Certainly that quote does nothing to disprove TJed, since the “core phase” revolves around teaching our children right from wrong, I do not dispute that.  I only wish to point out that I think it is very interesting that we “are to teach by example as well as precept.” (emphasis mine).  Could this be rephrased to say “we are to inspire and require”?  I like to look up words when I am studying a concept, so here I offer the Webster 1828 definition of “precept”:

PRE'CEPT, n. [L. proeceptum, from proecipio, to command; proe, before, and capio, to take.]
1. In a general sense, any commandment or order intended as an authoritative rule of action; but applied particularly to commands respecting moral conduct. The ten commandments are so many precepts for the regulation of our moral conduct.
No arts are without their precepts.
2. In law, a command or mandate in writing.

The final point I will address in this blog is my concern about the “You, not Them” principle of teaching.  I agree that I should set an example to my children.  I read and they see it.  I play the piano and they see it.  My husband and I don’t talk down to our children, we expose them to as high of a vocabulary as we are able.  I should never neglect my own personal development.

GIVEN ENTRIES -

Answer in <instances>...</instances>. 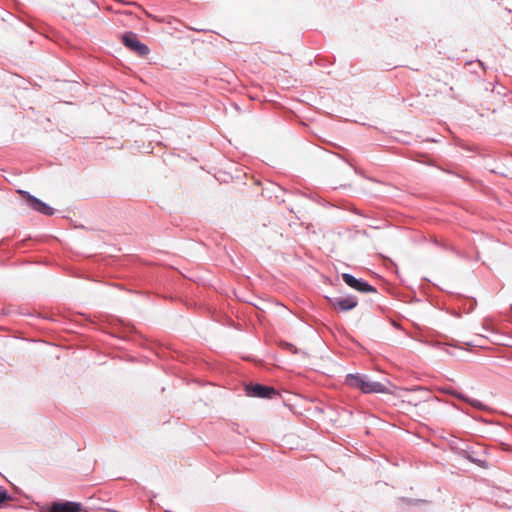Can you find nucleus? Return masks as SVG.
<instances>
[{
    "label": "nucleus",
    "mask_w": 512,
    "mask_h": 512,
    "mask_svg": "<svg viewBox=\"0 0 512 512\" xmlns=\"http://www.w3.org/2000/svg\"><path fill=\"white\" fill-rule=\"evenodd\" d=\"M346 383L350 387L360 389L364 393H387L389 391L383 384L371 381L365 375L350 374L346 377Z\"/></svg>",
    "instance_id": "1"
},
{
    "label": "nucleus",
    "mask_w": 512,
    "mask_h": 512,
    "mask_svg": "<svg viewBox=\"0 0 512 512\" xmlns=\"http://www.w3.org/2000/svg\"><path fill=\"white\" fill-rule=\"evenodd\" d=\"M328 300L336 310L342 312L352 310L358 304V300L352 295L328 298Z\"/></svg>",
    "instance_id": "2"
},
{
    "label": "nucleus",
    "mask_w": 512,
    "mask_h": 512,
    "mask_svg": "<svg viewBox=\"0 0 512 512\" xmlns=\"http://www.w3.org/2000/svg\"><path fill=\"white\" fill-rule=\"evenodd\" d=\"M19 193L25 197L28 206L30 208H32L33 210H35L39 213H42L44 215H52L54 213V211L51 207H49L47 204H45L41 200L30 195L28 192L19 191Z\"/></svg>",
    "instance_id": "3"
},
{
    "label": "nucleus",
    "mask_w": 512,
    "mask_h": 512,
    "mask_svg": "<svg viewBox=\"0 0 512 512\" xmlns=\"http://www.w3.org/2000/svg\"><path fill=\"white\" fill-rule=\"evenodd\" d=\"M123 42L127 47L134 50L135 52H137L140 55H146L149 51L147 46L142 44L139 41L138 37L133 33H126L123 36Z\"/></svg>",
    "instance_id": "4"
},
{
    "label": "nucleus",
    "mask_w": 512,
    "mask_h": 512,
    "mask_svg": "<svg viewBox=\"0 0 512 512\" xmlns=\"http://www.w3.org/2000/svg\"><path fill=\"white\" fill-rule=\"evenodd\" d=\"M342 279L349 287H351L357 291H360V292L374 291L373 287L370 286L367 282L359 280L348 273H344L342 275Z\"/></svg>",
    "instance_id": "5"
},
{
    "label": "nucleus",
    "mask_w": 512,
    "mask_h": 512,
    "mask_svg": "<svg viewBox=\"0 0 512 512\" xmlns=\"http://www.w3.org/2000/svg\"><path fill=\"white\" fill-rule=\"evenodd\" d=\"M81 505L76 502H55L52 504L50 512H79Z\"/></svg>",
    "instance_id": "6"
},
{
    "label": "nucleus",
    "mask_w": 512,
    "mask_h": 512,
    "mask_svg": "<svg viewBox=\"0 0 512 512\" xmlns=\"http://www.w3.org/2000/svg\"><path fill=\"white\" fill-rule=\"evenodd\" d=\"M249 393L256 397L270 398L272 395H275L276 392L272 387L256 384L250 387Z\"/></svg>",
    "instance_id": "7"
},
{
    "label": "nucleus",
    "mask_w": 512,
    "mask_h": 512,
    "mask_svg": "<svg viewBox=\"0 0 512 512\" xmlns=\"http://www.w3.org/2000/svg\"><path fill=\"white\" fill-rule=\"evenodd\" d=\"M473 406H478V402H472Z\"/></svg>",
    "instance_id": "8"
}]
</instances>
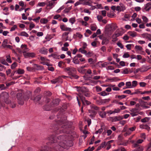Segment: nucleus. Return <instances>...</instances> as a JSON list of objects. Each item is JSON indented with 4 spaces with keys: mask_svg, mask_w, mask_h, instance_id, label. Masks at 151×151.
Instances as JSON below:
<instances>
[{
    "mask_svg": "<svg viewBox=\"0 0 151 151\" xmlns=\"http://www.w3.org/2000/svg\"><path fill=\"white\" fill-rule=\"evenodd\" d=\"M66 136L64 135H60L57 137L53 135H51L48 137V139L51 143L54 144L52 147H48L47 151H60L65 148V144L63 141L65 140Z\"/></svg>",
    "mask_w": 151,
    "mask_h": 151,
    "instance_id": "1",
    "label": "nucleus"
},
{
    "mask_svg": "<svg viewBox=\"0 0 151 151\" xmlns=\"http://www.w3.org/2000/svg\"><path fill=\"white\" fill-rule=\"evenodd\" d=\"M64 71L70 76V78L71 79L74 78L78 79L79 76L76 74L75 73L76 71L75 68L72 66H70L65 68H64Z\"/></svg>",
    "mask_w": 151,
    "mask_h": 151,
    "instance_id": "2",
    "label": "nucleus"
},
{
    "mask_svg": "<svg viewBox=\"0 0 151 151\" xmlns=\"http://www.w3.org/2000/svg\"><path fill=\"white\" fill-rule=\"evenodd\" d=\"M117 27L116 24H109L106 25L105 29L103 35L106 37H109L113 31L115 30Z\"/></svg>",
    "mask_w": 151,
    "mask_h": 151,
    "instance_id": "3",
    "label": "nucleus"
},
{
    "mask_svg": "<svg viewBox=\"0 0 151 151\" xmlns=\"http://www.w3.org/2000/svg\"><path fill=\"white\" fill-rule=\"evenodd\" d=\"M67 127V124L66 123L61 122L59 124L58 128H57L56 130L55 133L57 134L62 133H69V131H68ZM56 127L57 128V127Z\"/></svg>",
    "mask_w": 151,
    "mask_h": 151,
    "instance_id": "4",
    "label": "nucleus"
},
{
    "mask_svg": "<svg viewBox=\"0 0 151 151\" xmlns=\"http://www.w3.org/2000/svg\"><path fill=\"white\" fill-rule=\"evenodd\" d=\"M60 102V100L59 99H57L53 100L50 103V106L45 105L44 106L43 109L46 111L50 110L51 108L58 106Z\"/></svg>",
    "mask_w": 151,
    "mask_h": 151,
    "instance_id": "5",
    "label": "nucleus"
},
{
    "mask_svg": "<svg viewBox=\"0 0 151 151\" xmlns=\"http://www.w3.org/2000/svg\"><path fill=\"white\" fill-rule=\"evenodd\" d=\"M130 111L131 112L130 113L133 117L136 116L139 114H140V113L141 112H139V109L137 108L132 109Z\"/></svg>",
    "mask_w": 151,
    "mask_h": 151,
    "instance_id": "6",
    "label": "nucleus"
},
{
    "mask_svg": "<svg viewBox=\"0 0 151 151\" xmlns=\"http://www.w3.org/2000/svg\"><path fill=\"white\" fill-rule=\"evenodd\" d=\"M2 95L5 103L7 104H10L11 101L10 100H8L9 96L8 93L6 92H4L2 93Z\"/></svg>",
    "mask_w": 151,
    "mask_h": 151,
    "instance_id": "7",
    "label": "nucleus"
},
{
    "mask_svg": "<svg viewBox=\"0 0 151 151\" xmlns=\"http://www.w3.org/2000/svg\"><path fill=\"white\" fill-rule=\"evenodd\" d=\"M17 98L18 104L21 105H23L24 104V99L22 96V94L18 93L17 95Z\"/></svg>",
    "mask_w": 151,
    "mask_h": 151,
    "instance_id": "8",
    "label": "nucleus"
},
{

GOAL -
Please turn the paragraph of the blog excerpt beginning "The final point I will address" into a short bulleted list that keeps its main points.

SOLUTION TO THIS EXERCISE -
- The last topic raised is a concern about the "You, not Them" principle of teaching.
- The writer agrees with setting an example for the children.
- The children see the writer reading and playing the piano.
- The writer and the writer's husband don't talk down to their children and use as high a vocabulary as they can.
- The writer should never neglect personal development.